Tales From My D&D Campaign Wiki

Hinzay was a legendary warrior of the nomadic Vin-Hai tribe in the decades preceeding the Shatterwar. He is best known for ending the reign of the tyrannical King Devonus, secret avatar of Delvash, and subsequently restoring peace between the nomadic tribes of the north and the settled peoples of the Kingdom of Korstraad.

Hinzay's first major accomplishment was slaying Gargama, the leader of the Kar-Hai tribe and ally of King Devonus, as he had attacked Hinzay's tribe in hopes of killing a prophesied warrior who might challenge Devonus' reign. After this battle, Hinzay became known as The Red Sash because of how Gargama's blood stained his traditional tribal attire.

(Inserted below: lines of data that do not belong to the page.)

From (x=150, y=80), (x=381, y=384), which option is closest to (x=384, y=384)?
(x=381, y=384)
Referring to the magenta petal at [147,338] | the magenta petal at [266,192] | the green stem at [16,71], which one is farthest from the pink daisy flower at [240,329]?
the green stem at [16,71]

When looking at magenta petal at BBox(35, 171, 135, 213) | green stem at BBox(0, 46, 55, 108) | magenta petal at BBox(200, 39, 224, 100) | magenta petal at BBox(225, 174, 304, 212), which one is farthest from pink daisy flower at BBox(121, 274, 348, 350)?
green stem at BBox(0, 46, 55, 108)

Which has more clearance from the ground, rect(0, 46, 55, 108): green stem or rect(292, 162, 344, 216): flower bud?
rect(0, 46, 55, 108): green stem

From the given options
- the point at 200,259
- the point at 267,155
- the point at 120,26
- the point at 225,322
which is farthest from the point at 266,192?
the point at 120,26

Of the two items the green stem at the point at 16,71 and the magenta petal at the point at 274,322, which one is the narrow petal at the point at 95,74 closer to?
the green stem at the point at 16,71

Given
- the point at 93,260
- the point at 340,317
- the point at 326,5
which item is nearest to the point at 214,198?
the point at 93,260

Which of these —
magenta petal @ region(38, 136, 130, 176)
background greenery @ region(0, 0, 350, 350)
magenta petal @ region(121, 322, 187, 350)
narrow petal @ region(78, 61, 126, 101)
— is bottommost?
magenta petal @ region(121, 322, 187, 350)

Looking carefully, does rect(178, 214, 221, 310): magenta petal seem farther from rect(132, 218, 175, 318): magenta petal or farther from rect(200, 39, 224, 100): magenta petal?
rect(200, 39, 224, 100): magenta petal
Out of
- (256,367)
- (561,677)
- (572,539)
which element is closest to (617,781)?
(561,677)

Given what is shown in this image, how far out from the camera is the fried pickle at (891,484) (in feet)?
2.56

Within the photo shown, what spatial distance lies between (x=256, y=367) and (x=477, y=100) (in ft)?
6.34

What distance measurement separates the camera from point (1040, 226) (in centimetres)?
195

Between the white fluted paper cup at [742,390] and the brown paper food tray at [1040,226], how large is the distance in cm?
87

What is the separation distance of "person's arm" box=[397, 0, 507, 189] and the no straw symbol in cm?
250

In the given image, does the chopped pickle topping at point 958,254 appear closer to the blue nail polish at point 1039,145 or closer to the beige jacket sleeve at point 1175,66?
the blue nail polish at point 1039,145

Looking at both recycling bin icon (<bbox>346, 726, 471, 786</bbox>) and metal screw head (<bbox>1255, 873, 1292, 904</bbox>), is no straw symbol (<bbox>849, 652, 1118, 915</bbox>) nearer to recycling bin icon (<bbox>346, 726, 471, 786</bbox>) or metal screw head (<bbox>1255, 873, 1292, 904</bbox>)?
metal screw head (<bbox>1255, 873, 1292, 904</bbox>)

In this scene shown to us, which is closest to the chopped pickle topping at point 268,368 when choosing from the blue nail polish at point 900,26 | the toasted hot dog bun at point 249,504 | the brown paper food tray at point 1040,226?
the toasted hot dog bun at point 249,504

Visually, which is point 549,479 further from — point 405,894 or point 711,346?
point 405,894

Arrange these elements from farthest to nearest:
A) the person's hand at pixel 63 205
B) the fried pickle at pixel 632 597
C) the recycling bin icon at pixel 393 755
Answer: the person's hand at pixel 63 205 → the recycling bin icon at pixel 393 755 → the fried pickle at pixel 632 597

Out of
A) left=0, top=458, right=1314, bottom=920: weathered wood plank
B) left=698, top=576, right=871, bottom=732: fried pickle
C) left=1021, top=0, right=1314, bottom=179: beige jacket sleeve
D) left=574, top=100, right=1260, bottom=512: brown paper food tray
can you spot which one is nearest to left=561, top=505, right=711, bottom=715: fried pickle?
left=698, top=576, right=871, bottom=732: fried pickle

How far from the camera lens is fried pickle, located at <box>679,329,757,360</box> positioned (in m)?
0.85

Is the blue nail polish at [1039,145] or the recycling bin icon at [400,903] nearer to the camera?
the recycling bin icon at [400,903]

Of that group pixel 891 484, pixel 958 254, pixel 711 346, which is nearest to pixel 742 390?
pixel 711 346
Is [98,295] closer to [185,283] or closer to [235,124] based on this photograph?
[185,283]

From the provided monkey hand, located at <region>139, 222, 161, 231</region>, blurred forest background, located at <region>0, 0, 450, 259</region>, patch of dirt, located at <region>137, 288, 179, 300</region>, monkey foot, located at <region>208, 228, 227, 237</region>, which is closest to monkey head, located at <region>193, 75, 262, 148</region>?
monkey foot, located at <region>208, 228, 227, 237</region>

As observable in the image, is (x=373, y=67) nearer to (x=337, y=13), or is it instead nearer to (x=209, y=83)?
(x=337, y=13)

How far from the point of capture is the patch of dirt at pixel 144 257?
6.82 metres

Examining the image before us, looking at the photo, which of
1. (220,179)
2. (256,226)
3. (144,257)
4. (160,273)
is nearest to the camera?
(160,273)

As a result of Gargama's connection to Devonus, Hinzay travelled to the Winter Palace for an audience with the king, but was thrown in the dungeon by Devonus, who was warned by Gargama's shade and sought to remove the threat that Hinzay could pose to his rule. Hinzay was imprisoned for two years without exercise or sunlight, though he was regularly fed, until a duke of the court had him placed into the arena to fight other prisoners and gladiators. Hinzay, though unarmed and bound in mithril, defeated many opponents, including a white dragon named Shargurnath who severed his bonds. Hinzay then challenged King Devonus, who was forced to accept and jumped into the arena to fight. During the battle, Hinzay was injured when his scavenged weapon broke before the legendary sovereign sword of Korstraad, but he was able to gain the upper hand on his foe when his own weapon snapped the hand guard of the soverign sword. However, King Devonus was channeling the godly power of his true form and so was still extremely dangerous able to use a huge stone pillar as a club, however Hinzay managed to use that club against him, crushing him under its weight.

After this, Hinzay refused the throne of Korstraad and passed the crown onto the rightful heir of the Smith dynasty. He is not known to have committed any more historically significant deeds, but after his death of unknown causes, the Vin-Hai tribe was renamed the Vin-Hin-Zay in his honour.